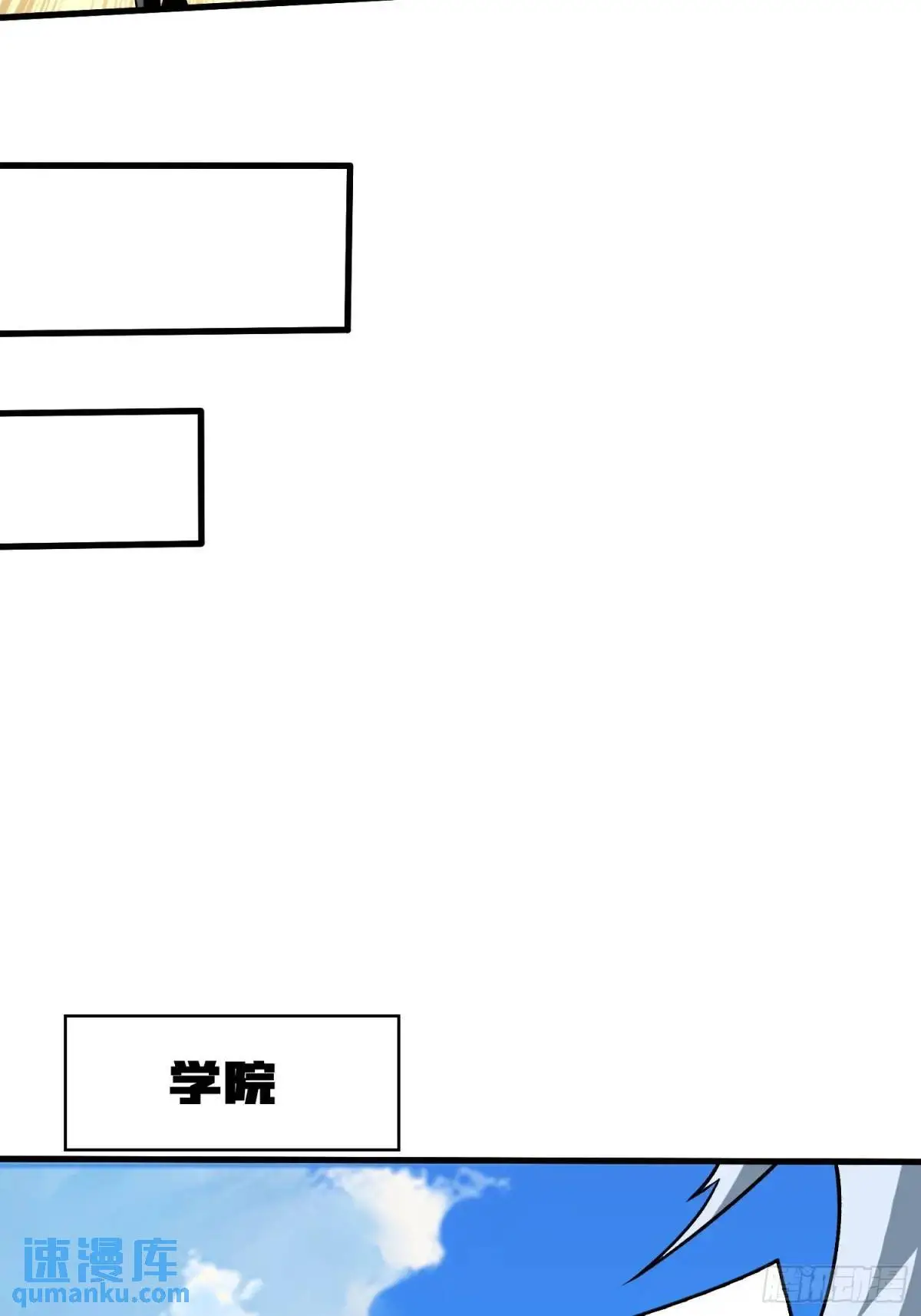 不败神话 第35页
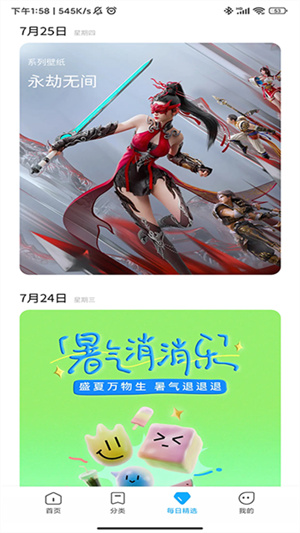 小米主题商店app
***
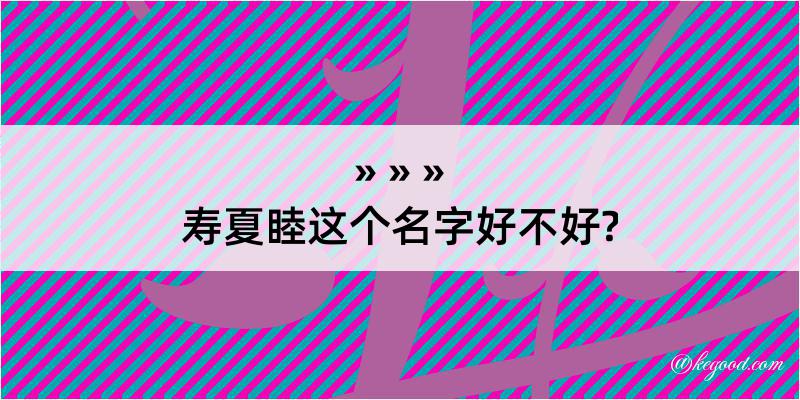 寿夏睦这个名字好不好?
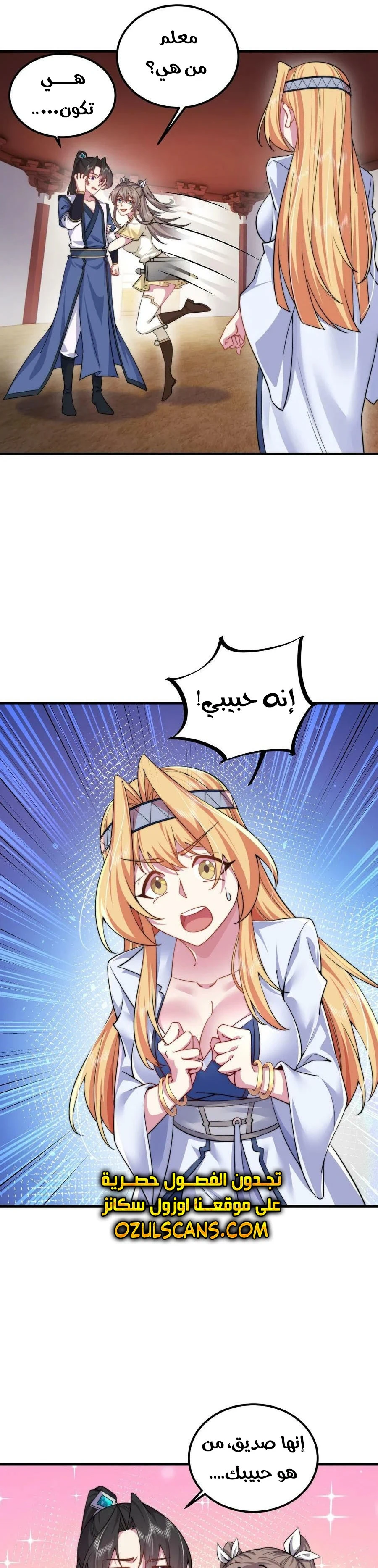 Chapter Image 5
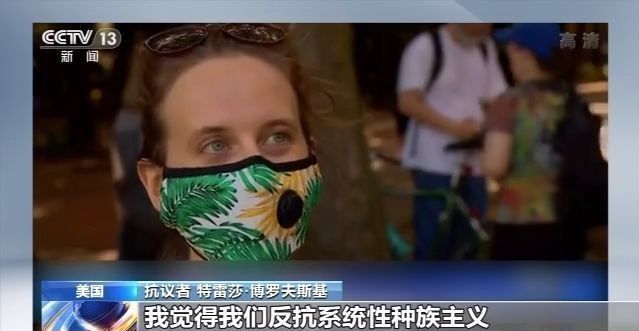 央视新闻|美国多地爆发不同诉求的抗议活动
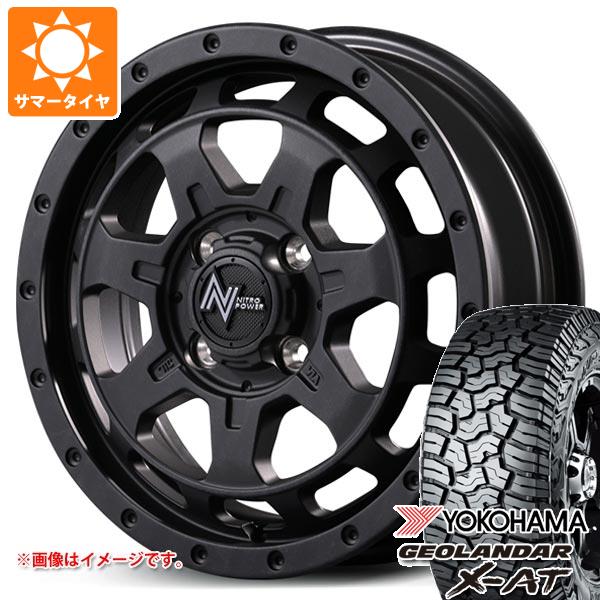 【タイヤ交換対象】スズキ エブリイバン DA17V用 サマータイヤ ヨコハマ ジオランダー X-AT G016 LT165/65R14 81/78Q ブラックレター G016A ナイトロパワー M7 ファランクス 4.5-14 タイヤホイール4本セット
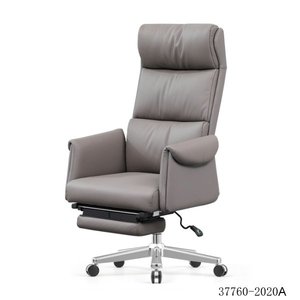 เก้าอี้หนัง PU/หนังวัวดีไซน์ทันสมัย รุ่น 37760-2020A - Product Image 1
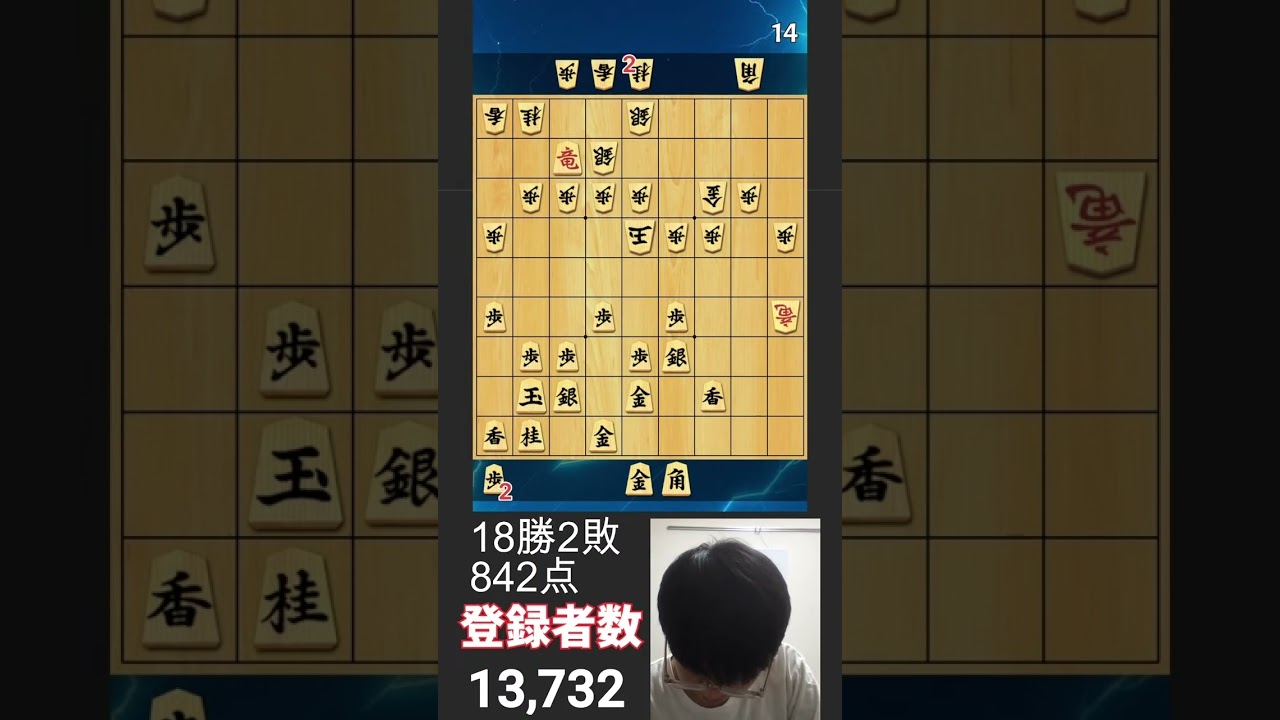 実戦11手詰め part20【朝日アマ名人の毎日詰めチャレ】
***
**Task prompt:** Using the data above, which lines fall from the one with "ファランクス 4.5-14 タイヤホイール4本セット" through the one with "実戦11手詰め part20【朝日アマ名人の毎日詰めチャレ】"? Repeat them exactly, ends included, minus any pictures.

**Solved exercise:**
 【タイヤ交換対象】スズキ エブリイバン DA17V用 サマータイヤ ヨコハマ ジオランダー X-AT G016 LT165/65R14 81/78Q ブラックレター G016A ナイトロパワー M7 ファランクス 4.5-14 タイヤホイール4本セット
 เก้าอี้หนัง PU/หนังวัวดีไซน์ทันสมัย รุ่น 37760-2020A - Product Image 1
 実戦11手詰め part20【朝日アマ名人の毎日詰めチャレ】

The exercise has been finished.